People assume I’m an atheist, but I’m not. I don’t know what I am, but if I had to choose a label I’d choose agnostic. When I say that people usually ask me if I think God exists, and I usually give them the answer that my teacher, Gordon Kaufman, used to give me: The question of God’s existence isn’t the right question because it won’t get you very far. It’s a question human beings can’t answer. If we take God’s mystery seriously, then we can never know. I think there are better questions that we can be answering: What does a particular vision of God do to those who submit to it and to those who won’t submit to it? What difference is my version of God making? Who is it harming? In one of his books, Kaufman writes, “The central question for theology… is a practical question. How are we to live? To what should we devote ourselves? To what causes give ourselves?” He argues that theology that does not contribute significantly to struggles against inhumanity and injustice has lost sight of its point of being.
I can’t know if God exists, but I do know the word God is operating in the world, running around doing all kinds of work, good and bad, and I think, as a theologian, I have a responsibility to think critically about the kinds of gods we make and worship and to try to come up with versions of god that might make the world a more just and life-giving place for everyone.
–Sarah Sentilles, author of Breaking Up with God: A Love Story
Provocative, penetrating, honest and real. Sentilles, in chronicling her own story, chronicles the journey that all of us must take in search of our own humanity. Would that institutional religion were big enough to embrace and affirm her work.
–Atheist Episcopal Bishop John Shelby Spong, in a blurb for Sentilles’ book
June 8, 2011 at 10:41 am
Atheist Episcopal Bishop John Shelby Spong
I wouldn’t read anything that Bishop Spong recommended to read or endorsed.
This person story is sad in deed, and seems to be a lack of trust, commitment, and lack of sound Christian teaching in the Word of God.
Seems to me she like many others are putting there trust in what men say and rejecting the teachings of the Bible.
June 8, 2011 at 12:41 pm
Regardless of whether she’s putting trust in men, I think she’s pretty straightforwardly admitting to, and advocating for, what her Christian background should enable her to identify as “idolatry”.
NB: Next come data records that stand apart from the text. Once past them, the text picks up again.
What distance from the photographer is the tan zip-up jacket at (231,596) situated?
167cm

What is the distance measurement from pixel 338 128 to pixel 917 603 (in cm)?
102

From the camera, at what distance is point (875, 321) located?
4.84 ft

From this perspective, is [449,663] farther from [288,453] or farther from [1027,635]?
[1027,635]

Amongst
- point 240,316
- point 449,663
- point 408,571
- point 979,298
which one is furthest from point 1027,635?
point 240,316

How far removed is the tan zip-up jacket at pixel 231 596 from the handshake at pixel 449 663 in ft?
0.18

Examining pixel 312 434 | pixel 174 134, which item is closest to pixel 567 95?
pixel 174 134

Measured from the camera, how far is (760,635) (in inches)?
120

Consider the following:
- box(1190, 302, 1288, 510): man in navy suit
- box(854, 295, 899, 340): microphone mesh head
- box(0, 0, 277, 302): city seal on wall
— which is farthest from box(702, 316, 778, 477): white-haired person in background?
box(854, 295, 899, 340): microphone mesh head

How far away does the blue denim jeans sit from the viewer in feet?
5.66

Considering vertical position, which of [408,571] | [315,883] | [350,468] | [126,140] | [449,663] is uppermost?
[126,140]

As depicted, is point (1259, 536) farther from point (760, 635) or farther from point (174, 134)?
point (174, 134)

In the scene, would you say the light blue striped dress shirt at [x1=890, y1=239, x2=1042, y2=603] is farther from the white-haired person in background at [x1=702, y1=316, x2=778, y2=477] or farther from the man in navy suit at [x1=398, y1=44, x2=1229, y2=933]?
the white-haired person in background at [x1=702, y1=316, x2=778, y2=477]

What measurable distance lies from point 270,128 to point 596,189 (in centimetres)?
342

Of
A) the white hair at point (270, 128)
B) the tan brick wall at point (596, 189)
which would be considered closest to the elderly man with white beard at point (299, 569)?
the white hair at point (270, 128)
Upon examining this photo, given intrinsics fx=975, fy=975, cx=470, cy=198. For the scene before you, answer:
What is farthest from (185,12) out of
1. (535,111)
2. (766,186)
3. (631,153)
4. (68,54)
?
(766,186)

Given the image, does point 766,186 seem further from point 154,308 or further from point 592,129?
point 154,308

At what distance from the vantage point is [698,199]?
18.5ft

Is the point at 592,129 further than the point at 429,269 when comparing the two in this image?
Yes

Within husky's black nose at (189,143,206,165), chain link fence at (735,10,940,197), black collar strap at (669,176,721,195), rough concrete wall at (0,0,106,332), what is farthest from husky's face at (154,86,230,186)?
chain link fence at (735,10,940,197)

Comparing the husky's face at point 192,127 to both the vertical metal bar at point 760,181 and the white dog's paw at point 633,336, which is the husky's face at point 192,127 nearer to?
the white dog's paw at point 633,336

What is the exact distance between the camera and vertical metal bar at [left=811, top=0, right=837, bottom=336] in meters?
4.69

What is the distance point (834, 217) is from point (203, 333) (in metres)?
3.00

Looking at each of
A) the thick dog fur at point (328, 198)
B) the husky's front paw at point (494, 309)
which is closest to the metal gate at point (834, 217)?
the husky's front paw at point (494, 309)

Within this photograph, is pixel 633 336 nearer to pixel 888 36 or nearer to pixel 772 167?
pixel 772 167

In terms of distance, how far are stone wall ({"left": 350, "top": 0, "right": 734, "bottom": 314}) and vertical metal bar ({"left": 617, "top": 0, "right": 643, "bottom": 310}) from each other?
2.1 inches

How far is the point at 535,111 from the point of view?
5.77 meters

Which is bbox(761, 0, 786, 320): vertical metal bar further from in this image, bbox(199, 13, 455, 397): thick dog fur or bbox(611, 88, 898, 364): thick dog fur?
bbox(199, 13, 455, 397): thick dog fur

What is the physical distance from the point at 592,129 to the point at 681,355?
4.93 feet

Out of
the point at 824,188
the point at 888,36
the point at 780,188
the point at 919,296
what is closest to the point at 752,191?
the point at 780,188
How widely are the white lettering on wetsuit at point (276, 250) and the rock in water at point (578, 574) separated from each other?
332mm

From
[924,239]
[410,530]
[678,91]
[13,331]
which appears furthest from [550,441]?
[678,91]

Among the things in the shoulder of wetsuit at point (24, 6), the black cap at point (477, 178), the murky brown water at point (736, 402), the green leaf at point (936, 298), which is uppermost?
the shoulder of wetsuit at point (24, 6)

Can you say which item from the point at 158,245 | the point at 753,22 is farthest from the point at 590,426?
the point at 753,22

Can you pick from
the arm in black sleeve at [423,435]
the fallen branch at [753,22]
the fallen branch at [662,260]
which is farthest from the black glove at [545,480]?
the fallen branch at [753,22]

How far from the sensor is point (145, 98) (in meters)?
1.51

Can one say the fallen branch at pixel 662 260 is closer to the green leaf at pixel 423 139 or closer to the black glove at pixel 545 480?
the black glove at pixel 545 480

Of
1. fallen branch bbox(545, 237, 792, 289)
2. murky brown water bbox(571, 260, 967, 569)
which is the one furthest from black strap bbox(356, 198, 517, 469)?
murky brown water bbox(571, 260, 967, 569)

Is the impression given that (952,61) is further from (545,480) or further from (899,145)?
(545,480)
In Christian theology, we understand God to be the center around which everything else revolves, and the Bible pretty strongly condemns putting anything else in His place. We are to love Him above all else. By contrast, she suggests that we consider things like social “causes” the most important thing. Fighting “inhumanity and injustice” is very important, as far as it goes, but it’s not as important as God Himself. (Anyway it ultimately makes no sense to give allegiance to things like justice if one doesn’t believe in the Lawgiver behind it.)
So, she claims not to know whether God exists, but she is living as if she were sure He didn’t—at least not the God of the Bible. If He does exist, idolatry is really bad.
Maybe all that means is that agnosticism isn’t exactly an option, if it’s thought through.
June 9, 2011 at 7:58 pm
We should pity the poverty of this woman’s spiritual life. Having done the practically obligatory stint of agnosticism in my late teens/ early 20s, I can testify that the thin gruel of agnosticism will not sustain life.